SAFE characterization. (a) Silver release profile for the “control Ag” coating and the SAFE coating over 28 days of incubation with water. SEM images of the FIB-created cross-section of (b) epoxy-embedded and (c) dehydrated SAFE coating on the silicon wafer. The purple and white scale bars are 4 and 5 μm, respectively. SEM images of the SAFE coating taken at two different magnifications: (d) 2 k and (e) 50 k. The yellow and white scale bars are 1 and 30 μm, respectively. The white arrow points out the full coverage of the underlying surface with the SAFE coating. BSE-SEM images of the (f) “control Ag” coating and (g) SAFE coating. The green scale bar is 400 nm. (h) High-resolution XPS spectra of silver for the “control Ag” coating and the SAFE coating. (i) Surface ζ potential of the “control Ag” coating (n = 4) and the SAFE coating (n = 4). Atomic force microscopy force–distance curves of (j) the “control Ag” coating and (k) the SAFE coating. (l) CoF of the coated glass against the PDMS ball (5 mm, 2 N) under wet conditions (water was used as the lubricant). The experiment was repeated three times, and the data presented are the average of the data collected from all three explements (n = 3). (m) TEM image of the solution-borne SAFE assemblies embedded with silver. The black scale bar is 30 nm. (n) Bright-field SEM image of the FIB-created cross section of the epoxy-embedded SAFE coating on a silicon wafer. The green scale bar is 400 nm. (o) TEM image of the reconstituted SAFE assemblies. The blue scale bar is 50 nm. (p) STEM dark field image and (q) silver mapping of the individual silver nanoparticle incorporated into the SAFE assembly/coating. The orange scale bar is 10 nm.

Figure 5

SAFE film formation.

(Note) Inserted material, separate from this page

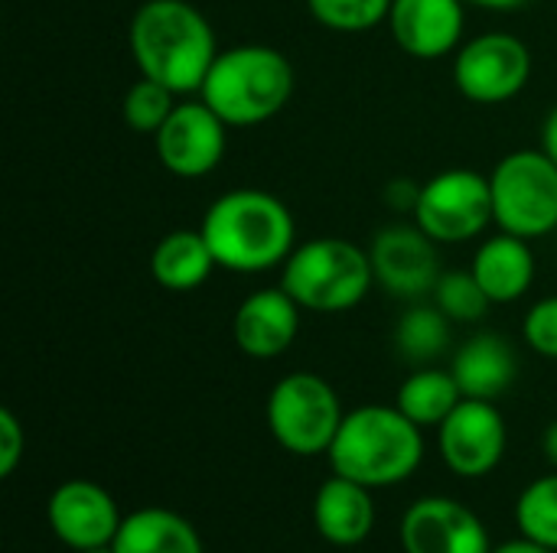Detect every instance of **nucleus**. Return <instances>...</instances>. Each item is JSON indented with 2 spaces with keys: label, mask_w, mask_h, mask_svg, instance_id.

Schematic along with digital images showing different coating methods including (a) dipping, (b) spraying, and (c) solution-skinning. (d) Schematic shows different steps of the SAFE film formation based on the mechanism we proposed utilizing the SAFE assemblies and coating characterization: (i) a substrate exposed to a solution containing DA, PEI, silver nitrate, and PDMA at t = 0; (ii) the formation of irregularly shaped assemblies embedded with silver nanoparticles; (iii) the random deposition of assemblies forming a structurally loose film; (iv) reorganization of the film structure upon dehydration; (v) formation of the reorganized assemblies with a highly integrated and dense structure. (e) ATR-FTIR spectrum of the SAFE coating, spectrum of PDMA alone, and the spectrum resulting from the subtraction of SAFE spectrum from “control Ag” spectrum, denoted Sub (SAFE – “control Ag”).